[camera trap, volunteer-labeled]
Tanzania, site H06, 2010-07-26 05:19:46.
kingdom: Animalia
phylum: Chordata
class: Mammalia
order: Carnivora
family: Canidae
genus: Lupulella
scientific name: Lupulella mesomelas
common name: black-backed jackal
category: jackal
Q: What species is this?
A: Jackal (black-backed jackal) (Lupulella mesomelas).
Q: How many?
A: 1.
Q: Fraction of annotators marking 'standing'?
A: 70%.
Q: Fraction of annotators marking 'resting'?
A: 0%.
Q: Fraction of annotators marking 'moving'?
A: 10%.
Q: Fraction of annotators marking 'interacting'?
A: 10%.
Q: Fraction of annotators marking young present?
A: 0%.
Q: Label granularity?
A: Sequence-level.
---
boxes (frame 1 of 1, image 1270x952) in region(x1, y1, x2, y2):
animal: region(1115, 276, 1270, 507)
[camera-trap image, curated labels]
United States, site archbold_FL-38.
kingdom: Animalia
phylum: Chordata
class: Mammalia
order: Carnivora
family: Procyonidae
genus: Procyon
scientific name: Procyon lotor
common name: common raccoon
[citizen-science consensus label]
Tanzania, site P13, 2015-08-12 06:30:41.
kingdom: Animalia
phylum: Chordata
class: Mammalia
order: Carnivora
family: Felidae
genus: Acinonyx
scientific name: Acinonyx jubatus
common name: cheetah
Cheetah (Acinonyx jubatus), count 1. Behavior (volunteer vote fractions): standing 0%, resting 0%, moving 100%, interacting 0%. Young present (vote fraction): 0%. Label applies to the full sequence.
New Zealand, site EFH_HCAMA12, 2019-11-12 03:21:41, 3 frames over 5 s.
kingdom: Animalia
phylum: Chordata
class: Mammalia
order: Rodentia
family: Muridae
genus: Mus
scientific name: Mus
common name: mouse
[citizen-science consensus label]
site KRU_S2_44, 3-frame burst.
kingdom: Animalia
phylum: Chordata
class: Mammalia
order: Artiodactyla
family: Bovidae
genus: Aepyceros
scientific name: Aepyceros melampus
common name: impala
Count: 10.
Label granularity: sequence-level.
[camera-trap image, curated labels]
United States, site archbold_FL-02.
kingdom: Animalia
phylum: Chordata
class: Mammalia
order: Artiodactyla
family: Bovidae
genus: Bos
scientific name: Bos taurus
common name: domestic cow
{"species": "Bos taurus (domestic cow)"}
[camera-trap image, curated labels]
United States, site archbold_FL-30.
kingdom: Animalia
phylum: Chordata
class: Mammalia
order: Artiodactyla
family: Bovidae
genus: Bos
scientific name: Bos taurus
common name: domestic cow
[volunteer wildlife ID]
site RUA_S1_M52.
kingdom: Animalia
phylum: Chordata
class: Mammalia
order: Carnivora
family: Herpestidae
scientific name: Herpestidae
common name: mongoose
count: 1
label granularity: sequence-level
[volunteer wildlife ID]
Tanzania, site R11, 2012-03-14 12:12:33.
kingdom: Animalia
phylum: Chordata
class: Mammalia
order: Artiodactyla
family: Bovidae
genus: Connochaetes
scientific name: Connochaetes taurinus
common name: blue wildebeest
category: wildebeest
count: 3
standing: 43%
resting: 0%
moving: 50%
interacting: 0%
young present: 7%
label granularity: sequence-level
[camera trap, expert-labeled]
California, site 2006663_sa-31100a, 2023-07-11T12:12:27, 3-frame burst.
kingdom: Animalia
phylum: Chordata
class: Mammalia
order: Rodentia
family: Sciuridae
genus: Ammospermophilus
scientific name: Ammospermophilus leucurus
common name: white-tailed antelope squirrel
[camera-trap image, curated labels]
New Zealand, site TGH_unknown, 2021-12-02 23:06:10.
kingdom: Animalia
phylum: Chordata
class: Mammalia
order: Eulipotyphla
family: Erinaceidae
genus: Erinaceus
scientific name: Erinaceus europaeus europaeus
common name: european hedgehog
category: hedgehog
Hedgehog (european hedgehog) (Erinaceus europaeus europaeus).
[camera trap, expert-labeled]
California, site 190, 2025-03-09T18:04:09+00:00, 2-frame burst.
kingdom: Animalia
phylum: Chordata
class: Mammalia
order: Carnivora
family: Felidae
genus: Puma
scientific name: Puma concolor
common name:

════════════════════

_Aim of the task_
Starting with the first record, copy everything through the final one exactly.

_Final answer_
[camera trap, volunteer-labeled]
Tanzania, site H06, 2010-07-26 05:19:46.
kingdom: Animalia
phylum: Chordata
class: Mammalia
order: Carnivora
family: Canidae
genus: Lupulella
scientific name: Lupulella mesomelas
common name: black-backed jackal
category: jackal
Q: What species is this?
A: Jackal (black-backed jackal) (Lupulella mesomelas).
Q: How many?
A: 1.
Q: Fraction of annotators marking 'standing'?
A: 70%.
Q: Fraction of annotators marking 'resting'?
A: 0%.
Q: Fraction of annotators marking 'moving'?
A: 10%.
Q: Fraction of annotators marking 'interacting'?
A: 10%.
Q: Fraction of annotators marking young present?
A: 0%.
Q: Label granularity?
A: Sequence-level.
---
boxes (frame 1 of 1, image 1270x952) in region(x1, y1, x2, y2):
animal: region(1115, 276, 1270, 507)
[camera-trap image, curated labels]
United States, site archbold_FL-38.
kingdom: Animalia
phylum: Chordata
class: Mammalia
order: Carnivora
family: Procyonidae
genus: Procyon
scientific name: Procyon lotor
common name: common raccoon
[citizen-science consensus label]
Tanzania, site P13, 2015-08-12 06:30:41.
kingdom: Animalia
phylum: Chordata
class: Mammalia
order: Carnivora
family: Felidae
genus: Acinonyx
scientific name: Acinonyx jubatus
common name: cheetah
Cheetah (Acinonyx jubatus), count 1. Behavior (volunteer vote fractions): standing 0%, resting 0%, moving 100%, interacting 0%. Young present (vote fraction): 0%. Label applies to the full sequence.
New Zealand, site EFH_HCAMA12, 2019-11-12 03:21:41, 3 frames over 5 s.
kingdom: Animalia
phylum: Chordata
class: Mammalia
order: Rodentia
family: Muridae
genus: Mus
scientific name: Mus
common name: mouse
[citizen-science consensus label]
site KRU_S2_44, 3-frame burst.
kingdom: Animalia
phylum: Chordata
class: Mammalia
order: Artiodactyla
family: Bovidae
genus: Aepyceros
scientific name: Aepyceros melampus
common name: impala
Count: 10.
Label granularity: sequence-level.
[camera-trap image, curated labels]
United States, site archbold_FL-02.
kingdom: Animalia
phylum: Chordata
class: Mammalia
order: Artiodactyla
family: Bovidae
genus: Bos
scientific name: Bos taurus
common name: domestic cow
{"species": "Bos taurus (domestic cow)"}
[camera-trap image, curated labels]
United States, site archbold_FL-30.
kingdom: Animalia
phylum: Chordata
class: Mammalia
order: Artiodactyla
family: Bovidae
genus: Bos
scientific name: Bos taurus
common name: domestic cow
[volunteer wildlife ID]
site RUA_S1_M52.
kingdom: Animalia
phylum: Chordata
class: Mammalia
order: Carnivora
family: Herpestidae
scientific name: Herpestidae
common name: mongoose
count: 1
label granularity: sequence-level
[volunteer wildlife ID]
Tanzania, site R11, 2012-03-14 12:12:33.
kingdom: Animalia
phylum: Chordata
class: Mammalia
order: Artiodactyla
family: Bovidae
genus: Connochaetes
scientific name: Connochaetes taurinus
common name: blue wildebeest
category: wildebeest
count: 3
standing: 43%
resting: 0%
moving: 50%
interacting: 0%
young present: 7%
label granularity: sequence-level
[camera trap, expert-labeled]
California, site 2006663_sa-31100a, 2023-07-11T12:12:27, 3-frame burst.
kingdom: Animalia
phylum: Chordata
class: Mammalia
order: Rodentia
family: Sciuridae
genus: Ammospermophilus
scientific name: Ammospermophilus leucurus
common name: white-tailed antelope squirrel
[camera-trap image, curated labels]
New Zealand, site TGH_unknown, 2021-12-02 23:06:10.
kingdom: Animalia
phylum: Chordata
class: Mammalia
order: Eulipotyphla
family: Erinaceidae
genus: Erinaceus
scientific name: Erinaceus europaeus europaeus
common name: european hedgehog
category: hedgehog
Hedgehog (european hedgehog) (Erinaceus europaeus europaeus).
[camera trap, expert-labeled]
California, site 190, 2025-03-09T18:04:09+00:00, 2-frame burst.
kingdom: Animalia
phylum: Chordata
class: Mammalia
order: Carnivora
family: Felidae
genus: Puma
scientific name: Puma concolor
common name:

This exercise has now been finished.